Given a fractal set in the Euclidean space $\mathbb{R}^n$, we can study it's Hausdorff dimension.
Common examples include:
(1) The middle-thirds Cantor set in $\mathbb{R}$.
(2) The Sierpinski Gasket in $\mathbb{R}^2$.
(3) The Menger Sponge in $\mathbb{R}^3$.
Most references I find (Kenneth Falconer's book, Wikipedia, etc.) usually discuss Hausdorff Measure and Dimension in the context of Euclidean spaces.
I am interested in studying fractal sets and their Hausdorff dimensions in other vector spaces. For example, how would one define Hausdorff dimension in a fruitful way over such spaces as:
(1) $C(X)$ - space of continuous functions over compact topological space $X$.

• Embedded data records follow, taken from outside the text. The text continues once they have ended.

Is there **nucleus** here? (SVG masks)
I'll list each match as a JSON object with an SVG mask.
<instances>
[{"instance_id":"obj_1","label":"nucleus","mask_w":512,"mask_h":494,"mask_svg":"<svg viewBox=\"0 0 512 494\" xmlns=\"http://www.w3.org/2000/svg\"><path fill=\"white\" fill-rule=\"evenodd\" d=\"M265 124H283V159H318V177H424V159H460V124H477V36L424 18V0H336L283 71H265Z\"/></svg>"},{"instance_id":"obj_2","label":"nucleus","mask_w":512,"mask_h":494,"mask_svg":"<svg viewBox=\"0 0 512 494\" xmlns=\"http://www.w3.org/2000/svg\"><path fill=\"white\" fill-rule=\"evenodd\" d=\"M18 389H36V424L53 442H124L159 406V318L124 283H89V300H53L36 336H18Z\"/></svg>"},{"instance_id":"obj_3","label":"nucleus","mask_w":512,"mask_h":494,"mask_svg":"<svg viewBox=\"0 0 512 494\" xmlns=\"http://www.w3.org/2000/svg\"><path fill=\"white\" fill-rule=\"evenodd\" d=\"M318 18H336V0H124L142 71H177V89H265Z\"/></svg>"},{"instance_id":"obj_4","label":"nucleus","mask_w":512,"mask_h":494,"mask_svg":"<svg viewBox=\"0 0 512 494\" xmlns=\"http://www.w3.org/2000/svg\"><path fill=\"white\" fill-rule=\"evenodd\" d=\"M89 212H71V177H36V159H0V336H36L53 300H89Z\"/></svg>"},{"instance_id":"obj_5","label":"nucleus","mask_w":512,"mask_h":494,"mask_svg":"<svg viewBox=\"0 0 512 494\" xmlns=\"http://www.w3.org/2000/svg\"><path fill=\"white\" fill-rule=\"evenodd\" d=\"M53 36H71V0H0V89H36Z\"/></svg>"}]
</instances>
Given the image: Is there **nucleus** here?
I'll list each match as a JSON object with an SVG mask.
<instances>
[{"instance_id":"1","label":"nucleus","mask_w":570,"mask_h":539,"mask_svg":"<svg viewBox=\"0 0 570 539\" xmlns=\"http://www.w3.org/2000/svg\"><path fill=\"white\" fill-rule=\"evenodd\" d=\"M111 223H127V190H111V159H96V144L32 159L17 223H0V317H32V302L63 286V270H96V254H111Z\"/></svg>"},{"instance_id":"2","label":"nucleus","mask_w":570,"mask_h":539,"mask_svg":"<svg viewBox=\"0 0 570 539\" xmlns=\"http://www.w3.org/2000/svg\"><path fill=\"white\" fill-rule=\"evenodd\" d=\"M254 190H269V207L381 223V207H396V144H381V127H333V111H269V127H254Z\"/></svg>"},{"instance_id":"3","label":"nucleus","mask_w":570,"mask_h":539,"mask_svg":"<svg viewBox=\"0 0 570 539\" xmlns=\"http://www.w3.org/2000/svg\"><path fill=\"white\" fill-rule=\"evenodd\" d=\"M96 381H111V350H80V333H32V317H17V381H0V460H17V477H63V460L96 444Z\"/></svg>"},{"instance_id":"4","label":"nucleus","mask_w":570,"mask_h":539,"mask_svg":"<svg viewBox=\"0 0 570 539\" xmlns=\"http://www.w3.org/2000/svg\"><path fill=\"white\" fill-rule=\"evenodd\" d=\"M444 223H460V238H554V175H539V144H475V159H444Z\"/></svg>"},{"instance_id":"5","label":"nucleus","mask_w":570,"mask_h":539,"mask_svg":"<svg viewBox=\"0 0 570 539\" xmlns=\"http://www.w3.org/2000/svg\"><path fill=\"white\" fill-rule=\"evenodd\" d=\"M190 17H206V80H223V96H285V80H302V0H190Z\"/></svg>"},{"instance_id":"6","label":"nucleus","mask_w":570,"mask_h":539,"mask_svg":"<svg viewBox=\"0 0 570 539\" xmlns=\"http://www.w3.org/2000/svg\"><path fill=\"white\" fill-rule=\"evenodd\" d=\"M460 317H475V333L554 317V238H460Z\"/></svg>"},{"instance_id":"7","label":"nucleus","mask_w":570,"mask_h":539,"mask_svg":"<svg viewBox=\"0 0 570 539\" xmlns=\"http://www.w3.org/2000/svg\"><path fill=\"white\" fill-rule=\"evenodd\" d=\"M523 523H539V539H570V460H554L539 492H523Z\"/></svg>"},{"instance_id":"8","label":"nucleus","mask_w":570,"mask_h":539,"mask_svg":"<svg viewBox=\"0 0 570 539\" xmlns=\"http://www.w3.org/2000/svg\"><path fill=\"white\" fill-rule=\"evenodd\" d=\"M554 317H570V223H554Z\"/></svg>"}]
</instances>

(2) $V^*(\mathbb{R})$ - dual space of all linear functionals $f:V\to \mathbb{R}$ where $V$ is some given vector space.
(3) $l^p$ - space of real-valued sequences $(x_k)_k$ such that $\Sigma_{k=1}^{\infty}|x_k|^p<\infty$.
These are just some examples that come immediately to mind.
I am mostly interested in references that pertain to $C(X)$ but anything related to Hausdorff dimension is good. Thank you.